(Exercise passage Opens)

The Army is adjusting its 2008 Human Dimension Concept looking for better ways to understand and develop soldiers and leaders to be agile, adaptive and resilient for full spectrum operations as called for by the new Strategic Guidance in the face of increasingly complex environments, according to a top officer.

“The central question is how to use the human dimension to enhance the Army’s ability to provide combat effective, trained and resilient forces to meet the nation’s needs in 2020 as an all-volunteer force,” said Lt. Gen. Keith Walker, director of the Army Capabilities Integration Center (ARCIC), part of Training and Doctrine Command (TRADOC).

More than 60 Army, Navy and Air Force personnel and interagency, think tank and academic representatives met at Fort Bragg, N.C., April 17-20 to consider refining a new version of the concept, ahead of a December publication date.

This is an opportune time to reexamine the issues as the Army transitions away from more than a decade of conflict in Iraq and Afghanistan, incorporates lessons learned, and considers how best to cope with force structure and budget reductions into the future.

Broadly, the group examined questions centered on “how to improve mental and physical fitness of soldiers, strengthen organizational values and promote the Army profession,” Walker said.

(Exercise passage Closes)
(Data shown Opens)

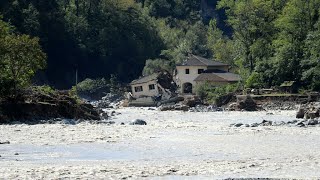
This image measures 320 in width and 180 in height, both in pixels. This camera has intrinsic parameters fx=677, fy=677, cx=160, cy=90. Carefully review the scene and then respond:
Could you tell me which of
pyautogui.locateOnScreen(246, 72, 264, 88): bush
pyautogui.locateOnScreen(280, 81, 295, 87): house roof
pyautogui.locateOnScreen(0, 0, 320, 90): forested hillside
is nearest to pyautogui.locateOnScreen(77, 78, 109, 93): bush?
pyautogui.locateOnScreen(0, 0, 320, 90): forested hillside

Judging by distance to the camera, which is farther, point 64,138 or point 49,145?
point 64,138

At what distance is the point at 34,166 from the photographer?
776 inches

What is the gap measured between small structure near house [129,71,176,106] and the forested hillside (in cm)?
880

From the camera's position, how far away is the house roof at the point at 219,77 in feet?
252

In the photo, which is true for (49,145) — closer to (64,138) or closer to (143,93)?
(64,138)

(Data shown Closes)

§ **Exercise tasks**
a. Decide whether each statement agrees with the Human Dimension Concept article, answering yes or no and quoting the words that settle it: (i) The meeting at Fort Bragg ran from April 17 to 20. (ii) The new version of the concept is due to be published in June. (iii) Walker directs the Army Capabilities Integration Center.
b. Please answer these questions from the Human Dimension Concept article:
(i) From what year is the Human Dimension Concept that the Army is adjusting?
(ii) How many personnel and representatives met to consider the new version?
(iii) The Army Capabilities Integration Center is part of which command?
c. Copy the part of the Human Dimension Concept article that opens with the words containing "More than 60" and closes with "into the future.".

§ **Responses**
a.
(i) Yes: "met at Fort Bragg, N.C., April 17-20"
(ii) No: "ahead of a December publication date"
(iii) Yes: "director of the Army Capabilities Integration Center (ARCIC)"

b.
(i) 2008
(ii) More than 60
(iii) Training and Doctrine Command (TRADOC)

c.
More than 60 Army, Navy and Air Force personnel and interagency, think tank and academic representatives met at Fort Bragg, N.C., April 17-20 to consider refining a new version of the concept, ahead of a December publication date.

This is an opportune time to reexamine the issues as the Army transitions away from more than a decade of conflict in Iraq and Afghanistan, incorporates lessons learned, and considers how best to cope with force structure and budget reductions into the future.